“Yes, but——”

“The fact is, laddie, you don’t realise my potentialities. Recently, it’s true, I’ve allowed myself to become slack and what you might call enervated, but, damme, when I was on that trip in that tramp-steamer, scarcely a week used to go by without my having a good earnest scrap with somebody. Nothing barred,” said Ukridge, musing lovingly on the care-free past, “except biting and bottles.”

“Yes, but, hang it—a professional pugilist!”

“Well, to be absolutely accurate, laddie,” said Ukridge, suddenly dropping the heroic manner and becoming confidential, “the thing’s going to be fixed. Izzy Previn has seen the bloke Thomas’s manager, and has arranged a gentleman’s agreement. The manager, a Class A blood-sucker, insists on us giving his man another twenty pounds after the fight, but that can’t be helped. In return, the Thomas bloke consents to play light for three rounds, at the end of which period, laddie, he will tap me on the side of the head and I shall go down and out, a popular loser. What’s more, I’m allowed to hit him hard—once—just so long as it isn’t on the nose. So you see, a little tact, a little diplomacy, and the whole thing fixed up as satisfactorily as anyone could wish.”

“But suppose the audience demands its money back when they find they’re going to see a substitute?”

“My dear old horse,” protested Ukridge, “surely you don’t imagine that a man with a business head like mine overlooked that? Naturally, I’m going to fight as Battling Billson. Nobody knows him in this town. I’m a good big chap, just as much a heavy-weight as he is. No, laddie, pick how you will you can’t pick a flaw in this.”

“Why mayn’t you hit him on the nose?”

“I don’t know. People have these strange whims. And now, Corky, my boy, I think you had better leave me. I ought to relax.”

The Oddfellows’ Hall was certainly filling up nicely when I arrived that night. Indeed, it seemed as though Llunindnno’s devotees of sport would cram it to the roof.

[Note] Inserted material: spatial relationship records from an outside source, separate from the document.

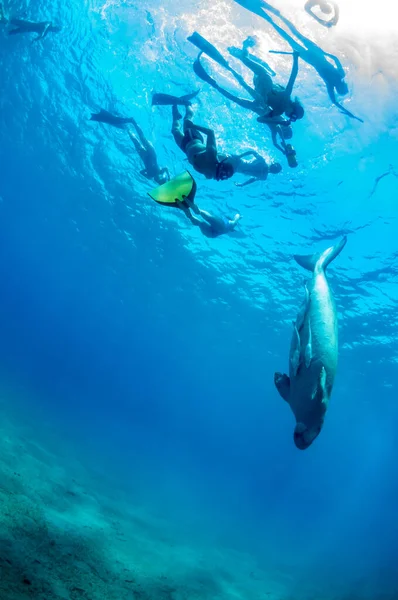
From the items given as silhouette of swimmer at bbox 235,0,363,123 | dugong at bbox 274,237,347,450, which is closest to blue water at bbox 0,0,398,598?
silhouette of swimmer at bbox 235,0,363,123

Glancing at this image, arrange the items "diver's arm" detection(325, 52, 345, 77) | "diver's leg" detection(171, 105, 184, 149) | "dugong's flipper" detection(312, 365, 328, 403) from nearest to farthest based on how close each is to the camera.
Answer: "dugong's flipper" detection(312, 365, 328, 403), "diver's leg" detection(171, 105, 184, 149), "diver's arm" detection(325, 52, 345, 77)

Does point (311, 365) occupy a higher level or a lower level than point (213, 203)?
lower

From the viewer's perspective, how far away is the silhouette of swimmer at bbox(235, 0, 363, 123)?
9.04 m

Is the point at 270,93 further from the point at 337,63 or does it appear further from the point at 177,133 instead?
the point at 337,63

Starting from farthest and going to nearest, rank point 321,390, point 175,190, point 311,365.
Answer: point 175,190 < point 311,365 < point 321,390

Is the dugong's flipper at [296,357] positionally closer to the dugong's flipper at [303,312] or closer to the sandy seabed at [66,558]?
the dugong's flipper at [303,312]

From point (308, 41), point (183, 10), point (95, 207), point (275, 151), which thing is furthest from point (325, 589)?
point (95, 207)

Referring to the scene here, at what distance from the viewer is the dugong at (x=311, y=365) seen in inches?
89.5

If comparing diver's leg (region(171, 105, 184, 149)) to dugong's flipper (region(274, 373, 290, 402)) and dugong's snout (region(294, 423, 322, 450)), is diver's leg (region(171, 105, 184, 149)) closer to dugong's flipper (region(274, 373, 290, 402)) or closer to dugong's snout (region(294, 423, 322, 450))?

I took my place in the line before the pay-window, and, having completed the business end of the transaction, went in and enquired my way to the dressing-rooms. And presently, after wandering through divers passages, I came upon Ukridge, clad for the ring and swathed in his familiar yellow mackintosh.

“You’re going to have a wonderful house,” I said. “The populace is rolling up in shoals.”